Consider retraining your model when:

  • Vocabulary has evolved significantly
  • New terminology emerged
  • Accuracy has decreased
  • You have additional quality training data
  • Quarterly or bi-annual maintenance

How to Retrain

  1. Gather new/additional training data
  2. Open your existing model
  3. Upload new data
  4. Start training again
  5. New training replaces previous version

Note: Retraining overwrites the previous model.

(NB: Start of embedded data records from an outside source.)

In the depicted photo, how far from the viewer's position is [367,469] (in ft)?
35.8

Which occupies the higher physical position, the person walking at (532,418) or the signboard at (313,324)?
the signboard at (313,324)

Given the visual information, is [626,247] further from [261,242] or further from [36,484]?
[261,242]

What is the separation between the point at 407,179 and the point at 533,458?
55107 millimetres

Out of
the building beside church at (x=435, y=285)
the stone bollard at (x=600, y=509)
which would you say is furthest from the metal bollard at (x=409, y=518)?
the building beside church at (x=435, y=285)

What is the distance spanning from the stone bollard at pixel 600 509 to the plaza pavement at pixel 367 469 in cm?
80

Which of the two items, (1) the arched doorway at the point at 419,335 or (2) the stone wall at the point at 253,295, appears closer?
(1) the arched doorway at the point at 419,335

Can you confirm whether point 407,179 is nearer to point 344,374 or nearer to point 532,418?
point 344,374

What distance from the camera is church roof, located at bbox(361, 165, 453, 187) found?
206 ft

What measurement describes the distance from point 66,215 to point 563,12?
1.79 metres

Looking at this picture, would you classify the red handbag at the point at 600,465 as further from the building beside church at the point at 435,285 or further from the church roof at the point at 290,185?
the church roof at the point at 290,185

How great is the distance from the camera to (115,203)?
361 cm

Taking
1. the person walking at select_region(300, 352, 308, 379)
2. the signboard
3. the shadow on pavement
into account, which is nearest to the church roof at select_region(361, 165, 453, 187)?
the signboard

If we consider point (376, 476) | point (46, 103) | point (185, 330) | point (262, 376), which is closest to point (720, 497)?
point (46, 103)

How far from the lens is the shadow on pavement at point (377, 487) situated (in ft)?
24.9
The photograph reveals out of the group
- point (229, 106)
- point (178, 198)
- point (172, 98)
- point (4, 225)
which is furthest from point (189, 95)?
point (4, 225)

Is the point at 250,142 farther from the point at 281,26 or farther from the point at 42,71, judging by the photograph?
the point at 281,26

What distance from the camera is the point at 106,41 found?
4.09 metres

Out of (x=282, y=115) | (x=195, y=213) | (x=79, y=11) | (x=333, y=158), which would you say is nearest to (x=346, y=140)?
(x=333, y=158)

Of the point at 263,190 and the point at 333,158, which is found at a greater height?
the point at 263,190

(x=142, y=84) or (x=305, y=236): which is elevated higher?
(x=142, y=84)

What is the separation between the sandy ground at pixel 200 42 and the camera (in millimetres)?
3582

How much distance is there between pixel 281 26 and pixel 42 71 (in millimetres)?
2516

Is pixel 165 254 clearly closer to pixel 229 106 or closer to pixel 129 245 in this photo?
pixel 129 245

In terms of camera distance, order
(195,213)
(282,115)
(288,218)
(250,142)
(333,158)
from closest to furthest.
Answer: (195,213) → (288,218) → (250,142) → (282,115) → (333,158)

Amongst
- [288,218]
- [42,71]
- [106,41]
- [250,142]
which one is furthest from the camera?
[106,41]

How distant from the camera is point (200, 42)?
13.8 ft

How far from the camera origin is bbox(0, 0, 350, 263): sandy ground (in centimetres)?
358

Test before deploying to production.

Best Practices

Data Quality

Ensure High Quality:

  • Accurate transcripts (95%+ accuracy)
  • Clear audio recordings
  • Consistent audio quality
  • Representative of target use case

Incremental Approach

Start Small, Expand:

  1. Begin with 2-5 hours of best quality data
  2. Train and test model
  3. Evaluate accuracy improvements
  4. Add more data if needed
  5. Retrain with expanded dataset

Testing

Validate Training Success:

  1. Use model on test audio
  2. Compare to base model results
  3. Measure accuracy improvement
  4. Verify domain-specific terms recognized
  5. Gather user feedback

Maintenance

Regular Updates:

  • Review model performance quarterly
  • Add new terminology as needed
  • Retrain with fresh data periodically
  • Keep training data organized and backed up

Troubleshooting

Training Won't Start

Problem: Can't start training despite uploading data

Solutions:

  • Verify status is "Ready to Run"
  • Check all data uploaded correctly
  • Ensure audio-transcript pairs complete
  • Try refreshing the page

Training Stuck at "Running"

Problem: Training status stuck, not progressing

Solutions:

  • Wait longer (training takes hours)
  • Refresh page to check for updates
  • Contact support if stuck for 24+ hours

Training Failed

Problem: Status shows "Failed"

Solutions:

  • Review error messages
  • Check training data quality
  • Verify file formats supported
  • Ensure audio-transcript matching
  • Try with different data
  • Contact support with details

Model Not Available After Success

Problem: Training succeeded but model not usable

Solutions:

  • Refresh the page
  • Check model list
  • Verify status is green "Success"
  • Contact support if issue persists

Next Steps

After successful training:

  • Use in Transcription - Apply your trained model
  • Test with sample audio
  • Compare accuracy improvements
  • Deploy to production use

Training complete! Your custom model is ready to improve transcription accuracy.